> **What this task involves**
Using the abstract on motion artifacts, explain in one to three sentences why detecting motion artifacts while the patient is still in the scanner could be useful.

> **Source passage**
________________
Keywords: Artifacts, Artifacts, Motion artifact, Image Quality, Neuroimaging

Motion artifacts can negatively impact diagnosis, patient experience, and radiology workflow especially when a patient recall is required. Detecting motion artifacts while the patient is still in the scanner could potentially improve workflow and reduce costs by enabling immediate corrective action. We demonstrate in a clinical k-space dataset that using cross-correlation between adjacent phase-encoding lines can detect motion artifacts directly from raw k-space in multi-shot multi-slice scans. We train a split-attention residual network to examine the performance in predicting motion artifact severity. The network is trained on simulated data and tested on real clinical data.
________________
> **Provided records**

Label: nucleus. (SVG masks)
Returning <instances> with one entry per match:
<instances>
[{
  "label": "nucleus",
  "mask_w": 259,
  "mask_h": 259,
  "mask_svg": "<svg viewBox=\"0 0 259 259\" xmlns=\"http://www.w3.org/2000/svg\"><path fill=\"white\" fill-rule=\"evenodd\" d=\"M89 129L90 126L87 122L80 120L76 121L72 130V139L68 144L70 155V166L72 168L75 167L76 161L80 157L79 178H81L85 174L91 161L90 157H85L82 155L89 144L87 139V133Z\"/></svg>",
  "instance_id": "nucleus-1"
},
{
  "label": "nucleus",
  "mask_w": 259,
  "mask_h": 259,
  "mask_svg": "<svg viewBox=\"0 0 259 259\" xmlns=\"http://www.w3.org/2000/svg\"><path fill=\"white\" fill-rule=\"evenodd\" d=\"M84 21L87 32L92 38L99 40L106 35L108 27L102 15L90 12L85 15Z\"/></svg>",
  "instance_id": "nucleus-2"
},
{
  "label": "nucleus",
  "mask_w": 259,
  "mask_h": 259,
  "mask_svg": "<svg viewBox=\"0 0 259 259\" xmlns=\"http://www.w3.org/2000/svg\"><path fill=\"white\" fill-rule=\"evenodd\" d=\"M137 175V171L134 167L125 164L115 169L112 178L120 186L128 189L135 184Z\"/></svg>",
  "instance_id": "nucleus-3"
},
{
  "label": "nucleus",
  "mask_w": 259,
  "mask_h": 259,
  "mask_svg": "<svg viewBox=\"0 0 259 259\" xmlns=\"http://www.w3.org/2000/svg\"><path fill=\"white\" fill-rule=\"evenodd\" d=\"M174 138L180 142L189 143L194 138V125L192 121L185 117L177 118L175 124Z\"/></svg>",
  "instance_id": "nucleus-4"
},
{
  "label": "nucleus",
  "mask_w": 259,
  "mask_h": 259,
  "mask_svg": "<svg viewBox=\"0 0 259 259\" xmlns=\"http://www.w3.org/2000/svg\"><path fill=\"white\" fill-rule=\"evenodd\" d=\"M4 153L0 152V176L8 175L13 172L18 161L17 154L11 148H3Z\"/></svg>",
________________
> **Task output**
Detecting motion artifacts during the scan would allow immediate corrective action. This could improve radiology workflow and reduce costs, especially by avoiding a patient recall, since motion artifacts can otherwise harm diagnosis, patient experience, and workflow.